George tuvo la satisfacción, cuando sonó la campana de despedida, de ver a Marks bajar a tierra por la plancha, y dio un hondo suspiro de alivio cuando el barco había puesto entre ellos una distancia infranqueable.

Era un día magnífico. Las olas azules del lago Ene bailaban, se rizaban y rutilaban a la luz del sol. Soplaba un aire fresco desde la orilla y el barco señorial avanzaba lenta y majestuosamente.

¡Qué mundo inenarrable encierra el corazón humano! ¿Quién imaginaría, al ver a George caminar arriba y abajo por la cubierta del barco de vapor con su tímido compañero a su lado, todo lo que ardía dentro de su pecho? El maravilloso bien que se aproximaba parecía demasiado bueno, demasiado hermoso para ser real, y sentía a cada momento del día un recelo horroroso de que algo pudiera arrebatárselo.

Pero el buque siguió avanzando. Pasaron veloces las horas y, por fin, se alzaron claras y plenas las benditas orillas inglesas; orillas hechizadas por una poderosa varita, un toque de la cual disolvía cada sortilegio de esclavitud, fuese cual fuese el idioma en el que se pronunciase o el poder nacional que lo sancionase.

George permaneció cogido del brazo de su esposa mientras el barco se acercaba al pequeño pueblo de Amhertsberg, en Canadá. Su respiración se hizo rápida y entrecortada; se le nublaron los ojos; apretó en silencio la pequeña mano que temblaba sobre su brazo. Sonó la campana; el barco se detuvo. Sin ver apenas lo que hacía, buscó su equipaje y reunió a su pequeño grupo. La compañía bajó a tierra. Se quedaron quietos hasta que el barco se hubiese apartado; entonces, entre lágrimas y abrazos, se arrodillaron marido y mujer, con su hijo perplejo en los brazos, y elevaron sus corazones al Señor.

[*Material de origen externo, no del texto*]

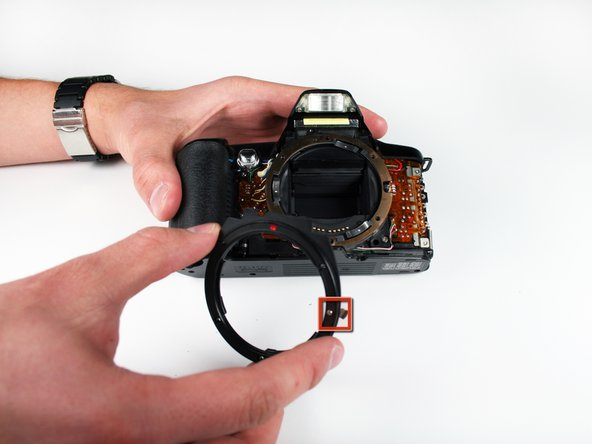 Use your fingers to remove the lens mounting ring.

«Era algo así como volver de la muerte a la vida;

de las mortajas de la tumba a los mantos del cielo;

del dominio del pecado y de las luchas de la pasión,

a la libertad pura de un alma llena de gracia;

donde se rasgan las ligaduras de la muerte y el infierno,

y el mortal se inviste de inmortalidad,

cuando la mano de la Misericordia gira la llave,

y su voz dice: “Regocíjate, que tu alma está libre.”»


La señora Smyth llevó al pequeño grupo a la casa hospitalaria de un buen misionero, que la caridad cristiana ha colocado aquí como pastor para guiar a los desterrados y a los errantes, que vienen constantemente a encontrar asilo en esta orilla.

¿Quién puede hablar de la felicidad de ese primer día de libertad? ¿No es el sentido de la libertad más hermoso y más elevado que los otros cinco? ¡Moverse, hablar, respirar… entrar y salir sin vigilancia, libres de peligro! ¿Quién puede hablar de la felicidad del descanso que emana de la almohada del hombre libre, que duerme bajo leyes que le garantizan los derechos que Dios ha dispensado a los hombres? ¡Qué bello y precioso para aquella madre el rostro de su hijo dormido, más apreciado aún por el recuerdo de los mil peligros pasados! ¡Qué imposible dormir, con la posesión exuberante de semejante felicidad! Y sin embargo, estos dos seres no tenían ni un acre de tierra, ni un techo para cubrirse; lo habían gastado todo, hasta el último dólar. No poseían más que los pájaros del aire o las flores del campo; sin embargo, la felicidad no les permitía dormir. «Oh, vosotros que quitáis la libertad a los hombres, ¿con qué palabras respondéis por ello ante Dios?»